Records for this exercise:
╭──
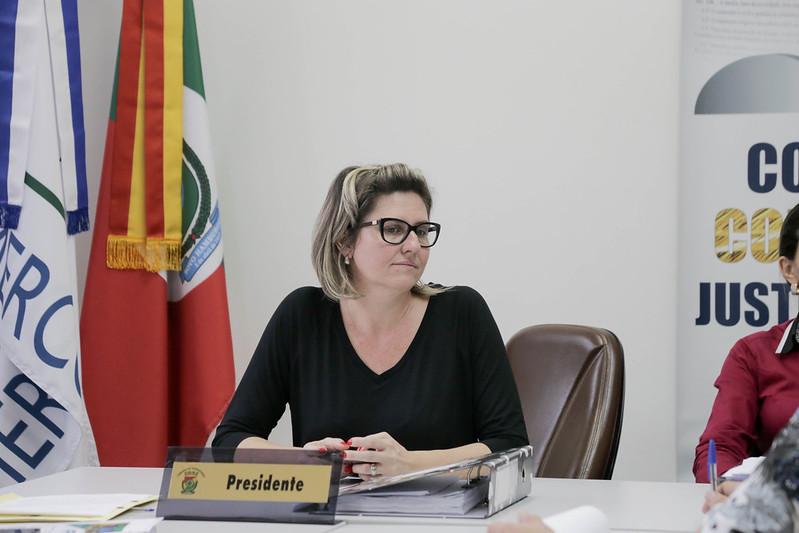 Comissão de Constituição, Justiça e Redação (Cojur)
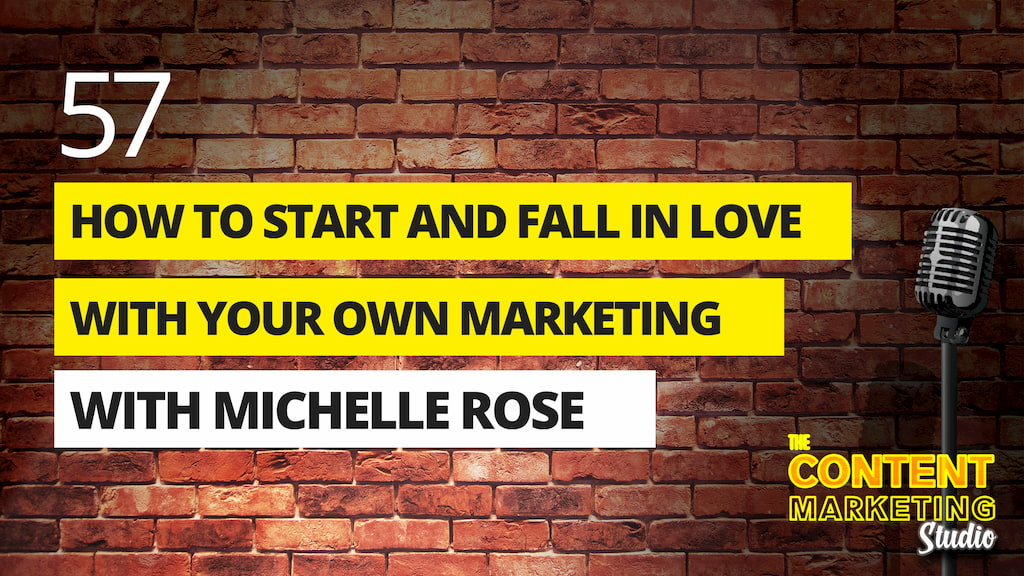 How To Start And Fall In Love With Your Own Marketing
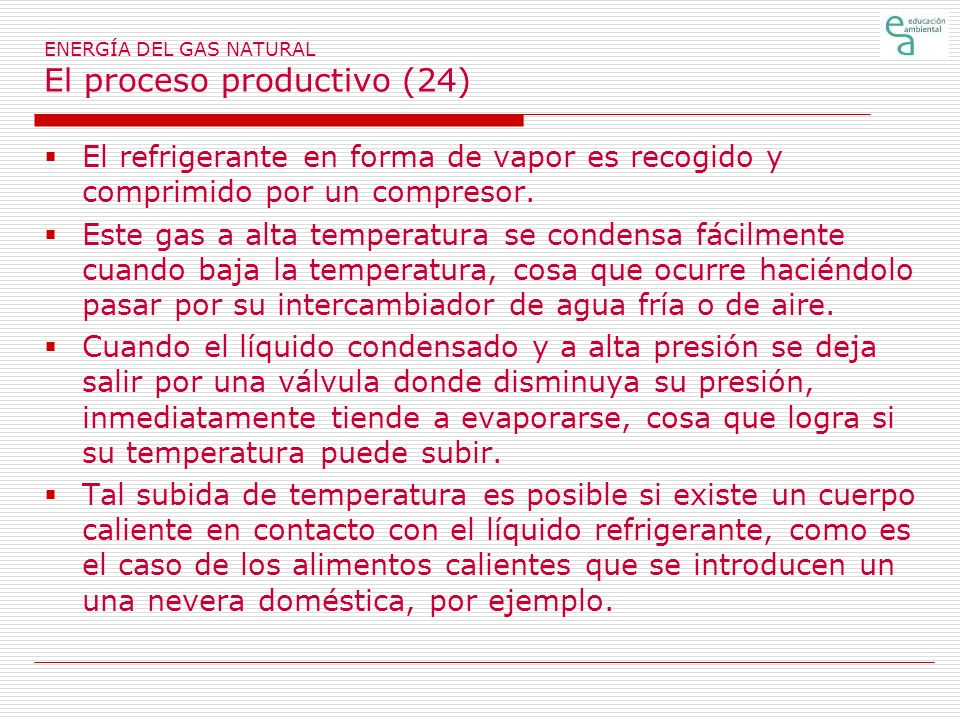 ENERGÍA DEL GAS NATURAL El proceso productivo (24)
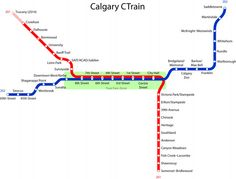C-Train Stations in Calgary with Addresses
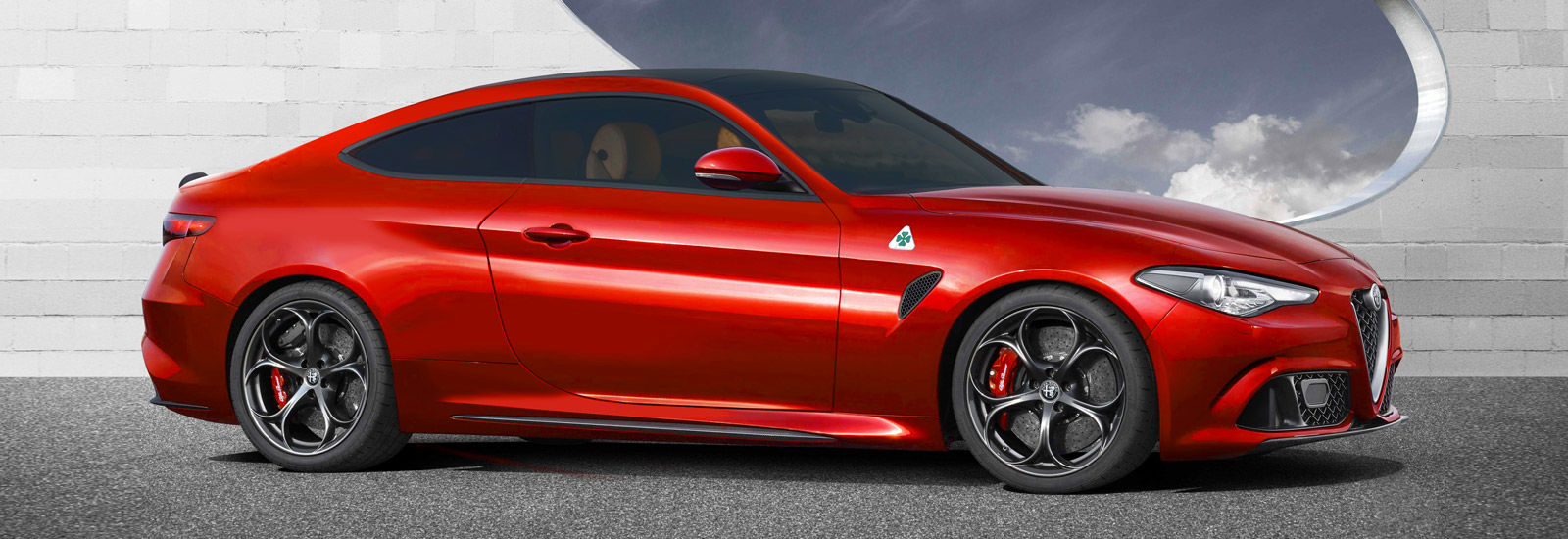 2017 alfa romeo giulia coupe price specs and release date. Black Bedroom Furniture Sets. Home Design Ideas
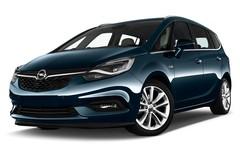Opel Zafira Innovation Van (2014 - heute) 5 Türen seitlich vorne mit Felge
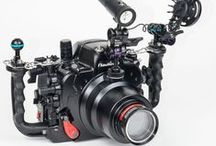 DSLR Underwater systems / DSLR Underwater Housing and lighting systems from Optical Ocean Sales #underwaterphotography #underwatervideo #scuba #diving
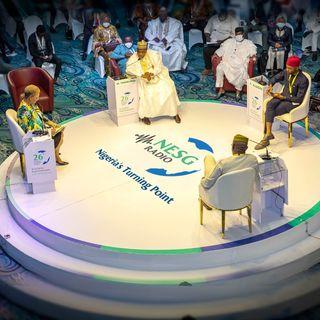 Nigeria's Turning Point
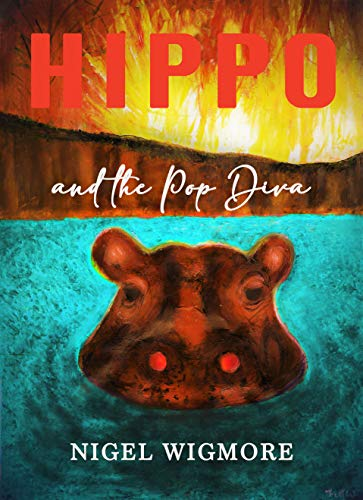 Hippo and the Pop Diva (English Edition)
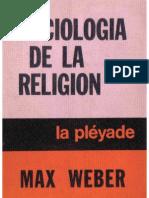 sociologia de la religion weber.pdf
╰──
Exactly as they stand, the entries must be written out again, pictures excluded.

Reply:
 Comissão de Constituição, Justiça e Redação (Cojur)
 How To Start And Fall In Love With Your Own Marketing
 ENERGÍA DEL GAS NATURAL El proceso productivo (24)
C-Train Stations in Calgary with Addresses
 2017 alfa romeo giulia coupe price specs and release date. Black Bedroom Furniture Sets. Home Design Ideas
Opel Zafira Innovation Van (2014 - heute) 5 Türen seitlich vorne mit Felge
 DSLR Underwater systems / DSLR Underwater Housing and lighting systems from Optical Ocean Sales #underwaterphotography #underwatervideo #scuba #diving
 Nigeria's Turning Point
 Hippo and the Pop Diva (English Edition)
 sociologia de la religion weber.pdf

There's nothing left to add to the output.